The WSJ reports President Biden Ends Infrastructure Talks With Senate GOP Group
White House press secretary Jen Psaki said that Mr. Biden informed Sen. Shelley Moore Capito (R., W.Va.), the lead Republican negotiator, that the latest offer from the Republican group didn’t meet his threshold for spending on infrastructure, clean energy and job creation. She also said the White House felt its efforts in talks to close the spending gap with the GOP stance hadn’t been fully reciprocated.
Mrs. Capito said Mr. Biden called her Tuesday to end the negotiations. She blamed Mr. Biden for insisting on raising taxes to pay for his plan, a central tension in the talks.
“After negotiating in good faith and making significant progress to move closer to what the president wanted, I am disappointed by his decision,” she said.
The two sides also disagreed on repurposing money from the $1.9 trillion coronavirus relief package the president signed in March, with Republicans seeking to reuse hundreds of billions of dollars of those funds, and the White House instead pointing to possibly tapping a smaller amount of money from previous aid.
The White House will now turn to a bipartisan group of lawmakers as another possible path toward reaching a compromise. A small group of Republicans and Democrats, including Sens. Rob Portman (R., Ohio), Mitt Romney (R., Utah), and Joe Manchin (D., W.Va.), have been discussing a plan that would spend up to $900 billion over five years, according to people familiar with the talks.
Different Bipartisan Group, Same Problems
Shifting the discussion from one group may close some of the spending gap.
Capito went as high as $928 billion but only $257 billion was new spending. She agreed to up that a further $50 billion.
Biden lowered his demand to $1 trillion, a dramatic decrease from his initial proposal of $2.3 trillion.
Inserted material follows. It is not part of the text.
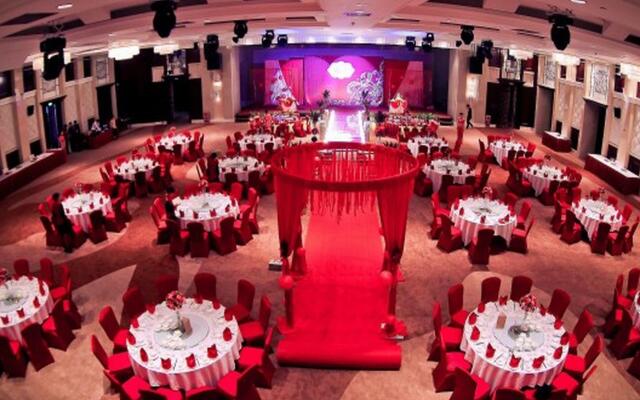 Soluxe Hotel Guangzhou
However, Biden insists on $1 trillion in new spending.
Three Problems Remain
- The amount of spending. Biden insists on "new" spending. Republicans want to repurpose allocated but unspent Covid stimulus.
- Republicans want user fees and Democrats want new taxes.
- Republicans might agree to some tax hikes but will not agree to the corporate tax hikes that Biden wants.
Shifting the bipartisan group might narrow problem number one but the sides are very far apart ($307 billion vs $1 trillion).
There are no signs of thawing on user fees or corporate tax hikes.
G-7 Nations Agree to Biden's 15% Minimum Corporate Tax Proposal
On June 6, I commented G-7 Nations Agree to Biden's 15% Minimum Corporate Tax Proposal.
We still do not know what if anything Biden cut from his demands. I suspect part of the drop is a sleight-of-hand maneuver that partially includes a change from total spending to new spending.
Regardless, shifting from one group to another will not solve anything unless Biden or Republicans bend in major ways.